Vocal prayer is giving voice to what is stirring in us. Vocal prayer can be spontaneous and simple, such as an exclamation of “Praise Jesus!” It can also be as formal and planned as a Mass celebrating a very special occasion.
Most Catholics learn traditional prayers from the time they were young. These normally include the Sign of the Cross, the Hail Mary, the Lord’s Prayer, and a mealtime blessing. They might also include prayers at waking and at bedtime. They should be said mindfully, with attention to what we are saying, never by rote or habit.
Vocal prayers can be said aloud or silently.
Catholics often pray in groups. When two or more people gather together to raise their voices to God in prayer, their prayer is called communal prayer. Examples of communal prayer are the Rosary, devotional prayers including novenas and litanies, prayer groups, and, most importantly, the Mass.
To meditate is to reflect on or think about God. When we meditate, we keep our attention and focus on God so that we can recognize his presence in our daily lives and respond to what God is asking of us. When we meditate, a variety of things can help us to concentrate and to spark our imaginations. We may use Scripture, particularly the Gospels; traditional prayers; writings of the spiritual fathers; religious images; or history—the page on which the “today” of God is written. Meditation, also known as reflective prayer, leads us to conversation with God. Remembering that we are in God’s presence, we can listen to him speak to us. We enter into God’s sacred time and space and know that he is with us at all times and in all places.

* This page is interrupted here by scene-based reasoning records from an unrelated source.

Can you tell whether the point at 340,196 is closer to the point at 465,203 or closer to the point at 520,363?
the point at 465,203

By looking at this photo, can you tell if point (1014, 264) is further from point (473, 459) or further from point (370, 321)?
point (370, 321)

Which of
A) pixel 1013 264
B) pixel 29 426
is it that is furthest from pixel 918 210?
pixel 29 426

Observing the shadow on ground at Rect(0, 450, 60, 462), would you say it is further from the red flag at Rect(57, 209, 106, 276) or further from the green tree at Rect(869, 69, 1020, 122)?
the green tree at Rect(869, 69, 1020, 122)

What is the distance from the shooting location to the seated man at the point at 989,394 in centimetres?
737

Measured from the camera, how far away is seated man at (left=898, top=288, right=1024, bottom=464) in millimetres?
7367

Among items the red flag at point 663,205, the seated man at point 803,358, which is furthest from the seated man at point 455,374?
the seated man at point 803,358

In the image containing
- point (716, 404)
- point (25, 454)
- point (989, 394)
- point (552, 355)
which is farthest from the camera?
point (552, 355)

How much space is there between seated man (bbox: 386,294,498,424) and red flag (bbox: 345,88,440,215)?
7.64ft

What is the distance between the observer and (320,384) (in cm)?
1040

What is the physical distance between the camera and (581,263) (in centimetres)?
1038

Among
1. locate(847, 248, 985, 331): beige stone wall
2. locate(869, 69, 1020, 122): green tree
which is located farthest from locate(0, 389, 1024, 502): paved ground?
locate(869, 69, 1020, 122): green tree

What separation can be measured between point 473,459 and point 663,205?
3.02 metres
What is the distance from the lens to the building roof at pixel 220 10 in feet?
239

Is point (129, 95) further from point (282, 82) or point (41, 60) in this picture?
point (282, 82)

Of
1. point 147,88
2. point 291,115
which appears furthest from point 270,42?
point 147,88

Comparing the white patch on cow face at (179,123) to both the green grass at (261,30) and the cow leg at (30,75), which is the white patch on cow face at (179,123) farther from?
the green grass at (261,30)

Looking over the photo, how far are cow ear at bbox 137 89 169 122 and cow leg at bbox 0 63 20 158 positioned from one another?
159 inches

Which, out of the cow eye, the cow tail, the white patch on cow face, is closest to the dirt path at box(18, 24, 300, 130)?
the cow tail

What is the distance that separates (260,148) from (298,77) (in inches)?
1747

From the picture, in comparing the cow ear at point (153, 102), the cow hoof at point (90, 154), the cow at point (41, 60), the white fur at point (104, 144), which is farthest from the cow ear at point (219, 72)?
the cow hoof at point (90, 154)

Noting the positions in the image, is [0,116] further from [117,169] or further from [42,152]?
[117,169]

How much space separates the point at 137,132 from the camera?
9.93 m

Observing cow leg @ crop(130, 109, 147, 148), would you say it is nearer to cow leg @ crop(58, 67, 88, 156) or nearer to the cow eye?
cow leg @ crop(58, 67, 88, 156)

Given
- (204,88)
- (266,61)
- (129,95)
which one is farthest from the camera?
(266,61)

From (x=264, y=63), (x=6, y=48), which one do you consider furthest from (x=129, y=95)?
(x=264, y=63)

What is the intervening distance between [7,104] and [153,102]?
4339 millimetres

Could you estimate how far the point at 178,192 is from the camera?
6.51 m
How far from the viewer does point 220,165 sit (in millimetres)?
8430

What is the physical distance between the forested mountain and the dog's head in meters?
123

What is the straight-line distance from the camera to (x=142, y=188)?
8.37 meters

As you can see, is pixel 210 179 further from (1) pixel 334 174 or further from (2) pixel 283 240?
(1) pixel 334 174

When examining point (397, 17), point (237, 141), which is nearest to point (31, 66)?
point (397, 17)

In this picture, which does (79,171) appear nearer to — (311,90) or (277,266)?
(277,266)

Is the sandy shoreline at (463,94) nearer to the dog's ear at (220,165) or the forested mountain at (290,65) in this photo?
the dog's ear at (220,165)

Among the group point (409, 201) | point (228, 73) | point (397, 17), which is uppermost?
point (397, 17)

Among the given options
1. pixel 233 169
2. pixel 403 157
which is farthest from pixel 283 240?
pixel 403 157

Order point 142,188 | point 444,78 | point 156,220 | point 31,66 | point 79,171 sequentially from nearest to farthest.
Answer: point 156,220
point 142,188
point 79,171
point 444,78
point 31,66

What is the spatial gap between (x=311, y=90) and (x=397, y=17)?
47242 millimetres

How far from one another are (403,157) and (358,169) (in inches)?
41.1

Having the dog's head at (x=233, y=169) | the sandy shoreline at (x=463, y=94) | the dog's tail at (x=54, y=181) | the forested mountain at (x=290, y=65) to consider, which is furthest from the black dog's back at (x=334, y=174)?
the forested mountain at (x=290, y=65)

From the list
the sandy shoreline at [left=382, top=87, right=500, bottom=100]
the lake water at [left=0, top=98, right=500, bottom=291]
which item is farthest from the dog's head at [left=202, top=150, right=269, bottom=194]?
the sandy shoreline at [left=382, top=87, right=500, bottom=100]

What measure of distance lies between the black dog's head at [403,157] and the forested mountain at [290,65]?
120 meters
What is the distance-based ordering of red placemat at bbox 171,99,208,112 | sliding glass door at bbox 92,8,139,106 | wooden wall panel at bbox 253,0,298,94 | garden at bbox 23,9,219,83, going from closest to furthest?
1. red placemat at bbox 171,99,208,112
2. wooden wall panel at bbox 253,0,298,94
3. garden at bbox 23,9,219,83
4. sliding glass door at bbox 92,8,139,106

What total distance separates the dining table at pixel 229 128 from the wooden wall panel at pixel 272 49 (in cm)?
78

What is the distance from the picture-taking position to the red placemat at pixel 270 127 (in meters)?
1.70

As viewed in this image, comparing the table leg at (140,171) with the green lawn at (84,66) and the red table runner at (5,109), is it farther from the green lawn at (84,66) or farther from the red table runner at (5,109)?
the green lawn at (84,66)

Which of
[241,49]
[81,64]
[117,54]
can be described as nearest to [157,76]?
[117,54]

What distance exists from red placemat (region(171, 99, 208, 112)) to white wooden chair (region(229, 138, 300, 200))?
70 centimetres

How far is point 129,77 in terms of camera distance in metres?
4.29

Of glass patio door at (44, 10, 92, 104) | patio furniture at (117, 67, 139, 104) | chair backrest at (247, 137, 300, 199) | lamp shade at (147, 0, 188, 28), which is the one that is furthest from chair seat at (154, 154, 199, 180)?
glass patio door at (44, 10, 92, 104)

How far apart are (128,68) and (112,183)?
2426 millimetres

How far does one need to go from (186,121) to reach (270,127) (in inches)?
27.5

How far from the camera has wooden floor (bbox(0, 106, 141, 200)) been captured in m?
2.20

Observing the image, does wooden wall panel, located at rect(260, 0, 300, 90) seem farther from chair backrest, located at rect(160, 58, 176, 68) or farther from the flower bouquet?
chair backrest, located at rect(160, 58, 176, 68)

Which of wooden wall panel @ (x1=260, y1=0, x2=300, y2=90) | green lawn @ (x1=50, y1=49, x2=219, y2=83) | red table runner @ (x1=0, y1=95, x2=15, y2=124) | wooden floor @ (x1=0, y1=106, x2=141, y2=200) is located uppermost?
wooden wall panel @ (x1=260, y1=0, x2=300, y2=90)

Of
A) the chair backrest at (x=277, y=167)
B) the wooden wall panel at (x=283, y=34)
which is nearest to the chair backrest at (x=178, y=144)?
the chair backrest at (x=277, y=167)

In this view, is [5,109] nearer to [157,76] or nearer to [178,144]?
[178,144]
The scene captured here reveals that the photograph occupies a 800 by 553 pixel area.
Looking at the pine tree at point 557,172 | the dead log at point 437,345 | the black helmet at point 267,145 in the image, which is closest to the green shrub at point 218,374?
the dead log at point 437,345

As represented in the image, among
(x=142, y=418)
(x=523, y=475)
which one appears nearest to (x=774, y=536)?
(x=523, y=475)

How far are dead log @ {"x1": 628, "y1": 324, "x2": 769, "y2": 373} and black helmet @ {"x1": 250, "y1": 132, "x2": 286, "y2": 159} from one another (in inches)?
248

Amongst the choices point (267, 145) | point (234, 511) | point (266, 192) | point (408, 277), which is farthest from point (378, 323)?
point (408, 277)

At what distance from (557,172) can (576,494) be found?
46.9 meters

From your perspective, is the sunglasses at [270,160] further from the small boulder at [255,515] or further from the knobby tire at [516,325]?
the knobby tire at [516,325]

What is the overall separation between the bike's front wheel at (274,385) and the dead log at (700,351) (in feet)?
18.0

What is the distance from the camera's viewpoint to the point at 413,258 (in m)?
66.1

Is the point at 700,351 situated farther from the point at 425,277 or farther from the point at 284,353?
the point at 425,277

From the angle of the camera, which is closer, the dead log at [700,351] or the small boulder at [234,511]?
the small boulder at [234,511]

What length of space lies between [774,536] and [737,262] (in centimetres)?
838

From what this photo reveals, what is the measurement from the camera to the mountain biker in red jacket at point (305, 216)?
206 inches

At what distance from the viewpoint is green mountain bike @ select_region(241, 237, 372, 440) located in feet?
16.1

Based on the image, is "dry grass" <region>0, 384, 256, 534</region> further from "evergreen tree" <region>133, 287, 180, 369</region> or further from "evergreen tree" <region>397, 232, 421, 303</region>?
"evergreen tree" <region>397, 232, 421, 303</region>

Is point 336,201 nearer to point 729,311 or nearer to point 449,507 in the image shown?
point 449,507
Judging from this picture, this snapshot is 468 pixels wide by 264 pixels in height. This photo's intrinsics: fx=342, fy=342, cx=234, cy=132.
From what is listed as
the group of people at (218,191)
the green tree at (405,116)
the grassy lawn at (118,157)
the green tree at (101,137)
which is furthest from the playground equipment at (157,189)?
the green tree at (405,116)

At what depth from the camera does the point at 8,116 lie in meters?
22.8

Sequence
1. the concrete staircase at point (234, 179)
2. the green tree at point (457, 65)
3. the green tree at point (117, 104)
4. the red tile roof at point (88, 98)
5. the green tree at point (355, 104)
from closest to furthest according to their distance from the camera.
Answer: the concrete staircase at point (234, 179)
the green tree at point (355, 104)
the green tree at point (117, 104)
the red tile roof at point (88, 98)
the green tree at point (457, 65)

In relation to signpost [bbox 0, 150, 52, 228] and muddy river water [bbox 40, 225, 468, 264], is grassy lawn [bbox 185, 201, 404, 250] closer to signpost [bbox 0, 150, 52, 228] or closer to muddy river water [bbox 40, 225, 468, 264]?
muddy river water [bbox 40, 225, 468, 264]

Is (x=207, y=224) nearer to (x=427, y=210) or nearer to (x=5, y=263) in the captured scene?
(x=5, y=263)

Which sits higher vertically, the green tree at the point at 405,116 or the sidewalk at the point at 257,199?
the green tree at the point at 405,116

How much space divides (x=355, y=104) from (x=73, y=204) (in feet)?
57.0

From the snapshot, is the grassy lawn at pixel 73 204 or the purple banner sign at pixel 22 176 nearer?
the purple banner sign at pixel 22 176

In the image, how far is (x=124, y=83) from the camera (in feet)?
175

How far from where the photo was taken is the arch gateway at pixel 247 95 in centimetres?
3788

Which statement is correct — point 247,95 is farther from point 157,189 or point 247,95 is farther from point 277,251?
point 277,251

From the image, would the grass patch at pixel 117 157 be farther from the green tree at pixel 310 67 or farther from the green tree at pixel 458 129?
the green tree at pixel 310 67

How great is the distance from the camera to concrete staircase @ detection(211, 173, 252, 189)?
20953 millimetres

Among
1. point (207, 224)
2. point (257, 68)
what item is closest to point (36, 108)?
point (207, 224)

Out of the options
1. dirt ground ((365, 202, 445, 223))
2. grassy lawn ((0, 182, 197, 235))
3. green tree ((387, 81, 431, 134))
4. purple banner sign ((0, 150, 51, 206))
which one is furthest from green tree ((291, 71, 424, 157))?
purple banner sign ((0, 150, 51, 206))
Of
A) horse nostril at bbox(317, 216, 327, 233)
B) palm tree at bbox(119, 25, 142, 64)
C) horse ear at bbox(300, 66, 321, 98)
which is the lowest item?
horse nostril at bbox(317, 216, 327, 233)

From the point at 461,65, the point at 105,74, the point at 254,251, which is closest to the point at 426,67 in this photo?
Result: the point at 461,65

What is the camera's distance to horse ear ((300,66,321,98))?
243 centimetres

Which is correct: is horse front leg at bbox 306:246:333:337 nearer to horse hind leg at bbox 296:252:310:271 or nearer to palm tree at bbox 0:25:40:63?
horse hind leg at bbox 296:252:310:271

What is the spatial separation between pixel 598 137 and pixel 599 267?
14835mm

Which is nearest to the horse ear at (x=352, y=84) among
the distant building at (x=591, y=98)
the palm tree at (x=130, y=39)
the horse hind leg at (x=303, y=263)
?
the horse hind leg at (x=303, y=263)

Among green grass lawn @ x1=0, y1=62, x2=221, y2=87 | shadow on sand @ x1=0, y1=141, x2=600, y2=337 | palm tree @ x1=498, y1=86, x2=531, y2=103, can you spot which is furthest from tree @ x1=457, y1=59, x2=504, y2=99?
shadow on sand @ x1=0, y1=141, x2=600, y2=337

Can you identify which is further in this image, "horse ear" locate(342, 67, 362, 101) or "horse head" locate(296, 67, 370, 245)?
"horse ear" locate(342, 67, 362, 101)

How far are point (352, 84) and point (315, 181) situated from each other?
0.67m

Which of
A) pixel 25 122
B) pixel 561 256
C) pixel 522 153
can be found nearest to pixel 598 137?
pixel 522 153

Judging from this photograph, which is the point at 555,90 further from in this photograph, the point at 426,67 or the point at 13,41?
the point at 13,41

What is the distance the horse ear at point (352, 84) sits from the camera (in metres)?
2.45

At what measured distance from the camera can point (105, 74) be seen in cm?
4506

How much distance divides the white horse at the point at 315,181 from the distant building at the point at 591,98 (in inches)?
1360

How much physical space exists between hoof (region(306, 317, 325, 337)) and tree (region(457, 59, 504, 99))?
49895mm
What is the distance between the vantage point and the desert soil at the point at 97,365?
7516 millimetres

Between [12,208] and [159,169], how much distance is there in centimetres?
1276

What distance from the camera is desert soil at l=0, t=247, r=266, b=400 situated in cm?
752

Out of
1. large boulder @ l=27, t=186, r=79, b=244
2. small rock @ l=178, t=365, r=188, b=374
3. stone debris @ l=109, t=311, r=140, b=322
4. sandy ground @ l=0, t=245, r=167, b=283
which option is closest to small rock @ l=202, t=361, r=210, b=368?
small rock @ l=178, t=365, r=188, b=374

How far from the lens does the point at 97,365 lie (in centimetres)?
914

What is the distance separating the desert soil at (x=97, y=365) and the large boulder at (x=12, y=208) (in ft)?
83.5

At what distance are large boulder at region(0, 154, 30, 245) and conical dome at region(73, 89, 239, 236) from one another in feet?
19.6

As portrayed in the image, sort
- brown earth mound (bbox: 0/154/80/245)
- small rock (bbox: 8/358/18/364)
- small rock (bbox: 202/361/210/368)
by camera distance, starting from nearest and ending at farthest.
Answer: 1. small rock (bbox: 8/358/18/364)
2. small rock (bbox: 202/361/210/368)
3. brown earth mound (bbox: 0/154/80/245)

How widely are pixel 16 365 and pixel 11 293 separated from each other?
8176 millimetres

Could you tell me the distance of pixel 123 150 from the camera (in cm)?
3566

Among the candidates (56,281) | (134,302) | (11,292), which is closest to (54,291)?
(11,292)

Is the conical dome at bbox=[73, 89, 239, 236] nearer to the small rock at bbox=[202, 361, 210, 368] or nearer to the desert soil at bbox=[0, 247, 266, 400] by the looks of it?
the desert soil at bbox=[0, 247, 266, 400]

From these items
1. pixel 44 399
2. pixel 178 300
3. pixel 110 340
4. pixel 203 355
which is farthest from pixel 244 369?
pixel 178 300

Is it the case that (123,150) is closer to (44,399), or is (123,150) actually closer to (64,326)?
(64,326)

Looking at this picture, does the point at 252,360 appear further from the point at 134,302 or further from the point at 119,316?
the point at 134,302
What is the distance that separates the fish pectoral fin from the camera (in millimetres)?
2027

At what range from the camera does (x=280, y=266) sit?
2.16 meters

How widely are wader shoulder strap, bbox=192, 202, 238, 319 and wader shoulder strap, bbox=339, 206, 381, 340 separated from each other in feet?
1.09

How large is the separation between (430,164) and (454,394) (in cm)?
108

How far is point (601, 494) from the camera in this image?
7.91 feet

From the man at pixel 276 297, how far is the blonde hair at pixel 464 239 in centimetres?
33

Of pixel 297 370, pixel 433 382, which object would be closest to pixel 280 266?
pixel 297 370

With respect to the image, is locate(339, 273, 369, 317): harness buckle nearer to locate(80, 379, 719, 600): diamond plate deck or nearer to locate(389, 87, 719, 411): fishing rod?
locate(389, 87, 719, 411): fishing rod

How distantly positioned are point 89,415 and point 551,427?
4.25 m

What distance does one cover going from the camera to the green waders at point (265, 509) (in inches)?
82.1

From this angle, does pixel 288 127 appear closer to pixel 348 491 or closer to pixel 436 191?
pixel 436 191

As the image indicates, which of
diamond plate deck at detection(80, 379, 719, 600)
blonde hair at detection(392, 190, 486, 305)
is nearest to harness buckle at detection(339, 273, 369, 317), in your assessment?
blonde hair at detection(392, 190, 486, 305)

When we rest quietly in God’s presence, we engage in contemplation. In contemplation we spend time with God in wordless silence, aware that he is with us. To understand how contemplation occurs, we can compare it with thinking on—or contemplating—a beautiful sunset. We are conscious of its impact, but our reaction is wordless. When we experience God personally, we feel his love and wait for him to speak to us in his own way. The key is to make time to relax and listen in God’s presence, to seek union with the God who loves us.